*** Text shown
Over the past few years, diverse data-fusion-based object detection methods have been developed to apply in different scenarios. To review these approaches in detail, we consider them from different perspectives as follows. (1) TIR-V fusion or D-I fusion by judging including 3D information or not. (2) Fusion levels, including pixel level, feature level, decision level, and others [22]. (3) Feature extraction strategies, including traditional method or deep neural network (DNN) models. In this section, we discuss TIR-V based and D-I based methods respectively, and analyze their specific technique details, such as fusion levels and feature extraction strategies.

2.1 TIR-V based methods

Traditional detection methods usually rely on extracting elements in the images manually. Schnelle et al. [23] presented a target detection and tracking method based on pixel-level infrared-visible fusion. The method relied on the Force Protection Surveillance System (FPSS) tracker and finding the brightest pixel in the difference-product image (DPI). Fendri et al. [24] proposed a TIR-V fusion method for robust moving object detection. It mainly applied the inter-frame differences in the background model of the low-level fused image.

There are also some works that use convolutional neural network (CNN) methods in the TIR-V fusion and detection process. Castillo et al. [25] presented a people detection system based on infrared and visible video fusion and INT3-Horus framework. Yao et al. [26] proposed a detection model, named IVF-Mask R-CNN. The model was based on the improved Mask R-CNN [27,28], matched and selected the images of sub-models in two data streams at the decision-making level. Xiao et al. [29] proposed a CNN-based infrared and visible image object detection network. The highlight is that the difference maximum loss function could maximize the difference between features from the two base CNNs and extract the complementary and diverse features.
******
Short problem 1
Write out the passage on fusion-based object detection word for word, starting with "Traditional detection methods" and going on through "low-level fused image.".
Short problem 2
Give every surname that appears before "et al." in the passage on fusion-based object detection.
*** Items
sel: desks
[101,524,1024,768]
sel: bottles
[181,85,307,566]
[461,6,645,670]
******
Full output 1
Traditional detection methods usually rely on extracting elements in the images manually. Schnelle et al. [23] presented a target detection and tracking method based on pixel-level infrared-visible fusion. The method relied on the Force Protection Surveillance System (FPSS) tracker and finding the brightest pixel in the difference-product image (DPI). Fendri et al. [24] proposed a TIR-V fusion method for robust moving object detection. It mainly applied the inter-frame differences in the background model of the low-level fused image.

Full output 2
Schnelle, Fendri, Castillo, Yao, Xiao